Biblical Reasons to Gather in Worship
For the next two weeks, our church will be gathering together online for Sunday mornings. This does not mean we “take a break” from corporate worship. Rather, it means our gathering together will look “different” during the coronavirus as we participate in worshipping the Triune God of grace in an online worship experience.
I have a hunch that many Christians who attend worship services faithfully each week may still not fully understand the New Testament ideas that undergird our corporate worship. Thus, I offer a short reminder on why we gather together —and why it’s such an unprecedented gut-punch for Christians to not gather in person to worship during the coronavirus.
Four Reasons Christians Gather in Corporate Worship:
1. God said so.
Hebrews 10:23-25 - Let us hold fast the confession of our hope without wavering, for he who promised is faithful. And let us consider how to stir up one another to love and good works, not neglecting to meet together, as is the habit of some, but encouraging one another, and all the more as you see the Day drawing near.
The writer of Hebrews encourages Christians in an age of persecution not to neglect meeting together. In fact, when the church faces suffering and persecution, scriptures heightens the imperative to meet together to face the sufferings of the world with wisdom, faith, courage, and love.
2. The New Testament presupposes weekly gatherings (Acts 20:7; 1 Corinthians 16:2; Acts 2:42; Colossians 3:16; 1 Corinthians 16:19) to worship God.
Corporate worship was a natural response to the resurrection of Jesus, to celebrate and worship the God who raised Jesus from the dead. This historical event lead to a robust doxological response from the people of God.
3. Faith comes from hearing the Word of God in a communal setting.
Romans 10:17 – For faith comes from hearing and hearing through the word of Christ.
The “church” never connotes a single, lone-ranger Christian listening to podcasts, online sermons, or reading Christian books on the beach by himself or herself. The New Testament ekklesia gathered together to read the Old Testament, ponder Paul’s sent letters together, and to “Let the word of Christ dwell in you richly, teaching and admonishing one another in all wisdom, singing psalms and hymns and spiritual songs, with thankfulness in your hearts to God.” (Col. 3:16).
We should never pit “just go be the church” against “let’s gather as the church”. The individual who never understands “the church gathered” never truly understands or lives into “the church dispersed”. People who think they can “be the church” without gathering in a church testify by their bible reading (and typically by their actions) that they have not truly understood the inner spiritual dynamics of the Christian life.
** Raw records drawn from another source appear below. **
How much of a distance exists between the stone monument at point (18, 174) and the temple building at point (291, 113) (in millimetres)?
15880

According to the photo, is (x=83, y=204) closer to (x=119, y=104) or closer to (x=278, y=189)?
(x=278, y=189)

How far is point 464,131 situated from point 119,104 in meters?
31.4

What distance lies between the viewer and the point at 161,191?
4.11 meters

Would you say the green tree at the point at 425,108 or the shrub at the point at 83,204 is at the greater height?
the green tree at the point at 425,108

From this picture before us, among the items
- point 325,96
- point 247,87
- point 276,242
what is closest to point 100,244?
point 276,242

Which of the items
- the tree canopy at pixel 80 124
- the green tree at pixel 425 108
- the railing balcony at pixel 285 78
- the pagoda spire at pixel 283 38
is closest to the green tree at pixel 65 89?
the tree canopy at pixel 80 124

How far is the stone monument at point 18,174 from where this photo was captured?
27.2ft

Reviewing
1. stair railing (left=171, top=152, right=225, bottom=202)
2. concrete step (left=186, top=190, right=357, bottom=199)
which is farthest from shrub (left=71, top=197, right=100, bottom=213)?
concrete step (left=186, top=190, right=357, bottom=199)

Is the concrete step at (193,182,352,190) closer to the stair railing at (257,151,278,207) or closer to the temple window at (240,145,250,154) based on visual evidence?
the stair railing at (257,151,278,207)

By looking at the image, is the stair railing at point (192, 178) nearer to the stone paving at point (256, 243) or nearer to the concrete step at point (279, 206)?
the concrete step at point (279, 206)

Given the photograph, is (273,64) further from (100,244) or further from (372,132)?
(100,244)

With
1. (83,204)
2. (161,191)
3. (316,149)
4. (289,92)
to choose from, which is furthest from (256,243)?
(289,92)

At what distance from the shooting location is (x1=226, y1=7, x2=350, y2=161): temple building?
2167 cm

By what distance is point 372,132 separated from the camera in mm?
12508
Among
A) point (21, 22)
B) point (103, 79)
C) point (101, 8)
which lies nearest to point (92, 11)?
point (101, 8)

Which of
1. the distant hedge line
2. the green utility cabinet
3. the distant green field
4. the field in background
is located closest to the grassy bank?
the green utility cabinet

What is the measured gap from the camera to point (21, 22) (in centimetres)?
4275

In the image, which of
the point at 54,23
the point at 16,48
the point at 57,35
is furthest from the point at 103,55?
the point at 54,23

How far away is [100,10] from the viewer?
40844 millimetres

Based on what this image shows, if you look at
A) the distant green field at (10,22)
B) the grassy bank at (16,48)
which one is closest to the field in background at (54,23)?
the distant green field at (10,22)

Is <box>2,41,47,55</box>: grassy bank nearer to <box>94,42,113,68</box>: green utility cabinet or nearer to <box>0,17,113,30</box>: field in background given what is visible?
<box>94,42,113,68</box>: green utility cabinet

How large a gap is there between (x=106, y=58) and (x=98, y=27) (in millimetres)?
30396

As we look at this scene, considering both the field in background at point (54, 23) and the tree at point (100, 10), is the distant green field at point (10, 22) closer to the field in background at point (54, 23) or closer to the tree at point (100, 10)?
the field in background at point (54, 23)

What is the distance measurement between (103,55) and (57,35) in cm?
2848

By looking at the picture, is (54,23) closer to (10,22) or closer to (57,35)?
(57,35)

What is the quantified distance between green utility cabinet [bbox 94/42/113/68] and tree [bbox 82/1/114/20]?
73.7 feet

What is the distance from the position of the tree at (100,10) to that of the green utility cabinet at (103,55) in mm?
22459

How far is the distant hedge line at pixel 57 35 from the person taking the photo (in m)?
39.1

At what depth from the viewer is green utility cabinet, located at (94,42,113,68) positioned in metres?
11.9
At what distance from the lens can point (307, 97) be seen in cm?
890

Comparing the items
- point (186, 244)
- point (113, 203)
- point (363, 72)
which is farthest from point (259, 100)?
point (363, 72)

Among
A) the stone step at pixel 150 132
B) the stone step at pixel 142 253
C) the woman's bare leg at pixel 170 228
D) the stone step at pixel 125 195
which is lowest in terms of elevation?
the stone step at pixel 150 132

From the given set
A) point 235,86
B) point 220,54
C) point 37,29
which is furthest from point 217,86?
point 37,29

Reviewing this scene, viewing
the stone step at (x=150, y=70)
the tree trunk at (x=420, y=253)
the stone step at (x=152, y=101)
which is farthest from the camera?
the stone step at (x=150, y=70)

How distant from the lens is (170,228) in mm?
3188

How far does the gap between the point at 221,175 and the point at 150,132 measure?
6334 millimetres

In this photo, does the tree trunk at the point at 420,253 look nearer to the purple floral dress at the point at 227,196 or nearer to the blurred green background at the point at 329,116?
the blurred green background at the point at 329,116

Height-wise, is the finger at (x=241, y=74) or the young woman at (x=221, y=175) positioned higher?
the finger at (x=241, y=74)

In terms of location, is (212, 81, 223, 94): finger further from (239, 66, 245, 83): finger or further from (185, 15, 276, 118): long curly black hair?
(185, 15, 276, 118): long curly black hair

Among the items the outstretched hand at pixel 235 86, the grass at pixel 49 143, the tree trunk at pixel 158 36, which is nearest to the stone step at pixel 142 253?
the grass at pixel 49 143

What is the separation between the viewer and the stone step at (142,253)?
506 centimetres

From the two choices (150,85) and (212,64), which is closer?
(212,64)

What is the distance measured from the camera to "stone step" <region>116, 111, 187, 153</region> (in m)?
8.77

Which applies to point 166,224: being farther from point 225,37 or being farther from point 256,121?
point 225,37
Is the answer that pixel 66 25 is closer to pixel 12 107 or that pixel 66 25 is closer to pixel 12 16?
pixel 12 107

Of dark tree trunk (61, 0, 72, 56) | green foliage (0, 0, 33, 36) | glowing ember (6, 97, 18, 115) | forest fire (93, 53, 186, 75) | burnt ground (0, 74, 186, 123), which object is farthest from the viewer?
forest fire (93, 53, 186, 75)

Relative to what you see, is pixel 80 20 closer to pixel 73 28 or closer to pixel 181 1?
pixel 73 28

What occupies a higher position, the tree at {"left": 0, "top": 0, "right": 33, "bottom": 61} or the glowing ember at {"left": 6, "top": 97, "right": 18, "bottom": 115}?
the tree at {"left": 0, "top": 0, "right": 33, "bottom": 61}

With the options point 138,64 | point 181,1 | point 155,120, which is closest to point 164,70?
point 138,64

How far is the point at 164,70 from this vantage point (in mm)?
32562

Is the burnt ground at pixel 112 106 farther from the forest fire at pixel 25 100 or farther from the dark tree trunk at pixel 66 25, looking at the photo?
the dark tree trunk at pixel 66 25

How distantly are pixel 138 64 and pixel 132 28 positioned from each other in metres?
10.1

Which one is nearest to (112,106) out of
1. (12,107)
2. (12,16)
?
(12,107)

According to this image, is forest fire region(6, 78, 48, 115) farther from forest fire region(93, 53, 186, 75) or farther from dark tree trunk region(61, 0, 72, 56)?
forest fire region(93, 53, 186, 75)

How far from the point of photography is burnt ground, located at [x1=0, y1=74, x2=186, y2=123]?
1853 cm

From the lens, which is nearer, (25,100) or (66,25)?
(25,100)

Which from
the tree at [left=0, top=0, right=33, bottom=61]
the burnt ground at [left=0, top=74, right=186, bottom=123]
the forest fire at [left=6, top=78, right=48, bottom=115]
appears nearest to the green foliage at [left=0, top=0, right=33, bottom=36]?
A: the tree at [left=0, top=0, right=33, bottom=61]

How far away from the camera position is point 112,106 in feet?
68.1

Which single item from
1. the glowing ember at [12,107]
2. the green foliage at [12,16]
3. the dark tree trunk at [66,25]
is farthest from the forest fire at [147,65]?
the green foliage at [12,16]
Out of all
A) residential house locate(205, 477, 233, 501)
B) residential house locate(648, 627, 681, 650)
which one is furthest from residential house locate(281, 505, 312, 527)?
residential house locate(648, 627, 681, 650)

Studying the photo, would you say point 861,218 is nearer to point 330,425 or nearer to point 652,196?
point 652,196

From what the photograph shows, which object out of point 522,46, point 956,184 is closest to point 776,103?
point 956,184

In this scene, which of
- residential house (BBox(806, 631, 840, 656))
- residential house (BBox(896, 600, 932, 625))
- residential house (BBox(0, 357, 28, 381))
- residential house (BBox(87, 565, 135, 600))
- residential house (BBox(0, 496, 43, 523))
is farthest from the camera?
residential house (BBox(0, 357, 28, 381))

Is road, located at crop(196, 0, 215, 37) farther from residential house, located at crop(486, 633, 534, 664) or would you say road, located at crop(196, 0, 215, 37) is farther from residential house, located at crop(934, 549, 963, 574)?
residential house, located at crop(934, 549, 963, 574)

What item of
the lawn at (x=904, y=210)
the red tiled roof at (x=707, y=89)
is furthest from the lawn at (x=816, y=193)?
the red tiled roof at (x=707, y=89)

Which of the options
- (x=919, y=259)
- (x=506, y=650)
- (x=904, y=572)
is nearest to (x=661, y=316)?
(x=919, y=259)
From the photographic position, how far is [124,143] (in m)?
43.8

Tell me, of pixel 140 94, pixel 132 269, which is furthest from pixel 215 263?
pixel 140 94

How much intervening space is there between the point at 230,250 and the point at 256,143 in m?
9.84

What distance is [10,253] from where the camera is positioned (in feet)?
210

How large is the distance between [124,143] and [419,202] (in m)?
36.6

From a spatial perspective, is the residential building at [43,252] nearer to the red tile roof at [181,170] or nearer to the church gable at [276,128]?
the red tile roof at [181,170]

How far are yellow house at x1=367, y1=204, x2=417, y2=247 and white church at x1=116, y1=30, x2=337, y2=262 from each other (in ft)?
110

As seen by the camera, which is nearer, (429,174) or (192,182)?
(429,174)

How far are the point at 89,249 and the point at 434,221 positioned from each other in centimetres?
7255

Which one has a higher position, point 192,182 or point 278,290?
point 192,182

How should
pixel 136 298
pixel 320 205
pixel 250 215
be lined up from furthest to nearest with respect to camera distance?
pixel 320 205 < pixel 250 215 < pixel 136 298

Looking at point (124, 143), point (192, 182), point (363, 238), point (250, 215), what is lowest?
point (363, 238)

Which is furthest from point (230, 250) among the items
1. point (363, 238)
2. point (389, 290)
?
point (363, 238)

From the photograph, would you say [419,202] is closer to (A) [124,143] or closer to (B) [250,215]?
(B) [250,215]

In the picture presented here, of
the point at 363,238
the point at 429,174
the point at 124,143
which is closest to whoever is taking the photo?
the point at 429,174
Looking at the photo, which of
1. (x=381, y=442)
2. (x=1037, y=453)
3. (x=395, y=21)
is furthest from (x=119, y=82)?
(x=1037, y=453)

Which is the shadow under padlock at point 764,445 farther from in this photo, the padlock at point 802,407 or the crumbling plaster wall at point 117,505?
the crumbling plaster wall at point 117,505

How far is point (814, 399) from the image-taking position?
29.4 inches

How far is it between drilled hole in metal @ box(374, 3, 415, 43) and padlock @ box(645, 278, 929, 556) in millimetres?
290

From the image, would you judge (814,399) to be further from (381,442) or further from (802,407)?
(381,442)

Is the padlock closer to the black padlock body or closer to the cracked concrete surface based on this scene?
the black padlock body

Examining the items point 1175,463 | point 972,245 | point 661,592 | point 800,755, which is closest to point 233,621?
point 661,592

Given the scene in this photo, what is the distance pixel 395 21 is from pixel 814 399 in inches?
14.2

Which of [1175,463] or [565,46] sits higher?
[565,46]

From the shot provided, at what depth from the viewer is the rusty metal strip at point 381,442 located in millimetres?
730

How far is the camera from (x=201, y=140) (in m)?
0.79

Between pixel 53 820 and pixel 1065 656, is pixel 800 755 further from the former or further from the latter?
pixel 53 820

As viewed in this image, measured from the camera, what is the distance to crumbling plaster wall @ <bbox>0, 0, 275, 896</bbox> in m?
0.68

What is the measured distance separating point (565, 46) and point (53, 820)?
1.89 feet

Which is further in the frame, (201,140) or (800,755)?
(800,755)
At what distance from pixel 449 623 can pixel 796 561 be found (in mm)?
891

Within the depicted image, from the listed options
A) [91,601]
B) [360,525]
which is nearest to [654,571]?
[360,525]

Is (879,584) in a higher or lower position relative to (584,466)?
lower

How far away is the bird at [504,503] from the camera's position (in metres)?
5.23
The ekklesia (church) means “assembly”. Thus, a few Christians gathering for a dinner party or even to serve the homeless in lieu of gathering for corporate worship is not “the church” because the ekklesia is the NT sense of the word is a gathered church that worships the Living God, hears the Word preached, celebrates the sacraments, appoints elders, gives generously to the work of the Lord, amongst other NT activities.
4. We need each other as Christians.
Acts 2:42-47: And they devoted themselves to the apostles' teaching and the fellowship, to the breaking of bread and the prayers. 43 And awe came upon every soul, and many wonders and signs were being done through the apostles. 44 And all who believed were together and had all things in common. 45 And they were selling their possessions and belongings and distributing the proceeds to all, as any had need. 46 And day by day, attending the temple together and breaking bread in their homes, they received their food with glad and generous hearts, 47 praising God and having favor with all the people. And the Lord added to their number day by day those who were being saved.
People who advocate that a church should “get back to its mission” and “stop wasting time huddled together” are setting up a Straw Man which pits “mission” against “worship”, whereas the New Testament sense of mission always flowed out of a robust sense of the worship of God.
Final Pastoral Word:
Will you join me in praying a dangerous prayer?
“Lord, my prayer is that you would give me, by your grace, a supernatural experience of loss in not meeting together face-to-face in corporate worship. May I be reminded, by your Holy Spirit, of the ways in which corporate worship fuels my life of faith and ignites in me Christ-centered passions in God-ordained and biblically-mandated ways. In the name of Jesus Christ. Amen.”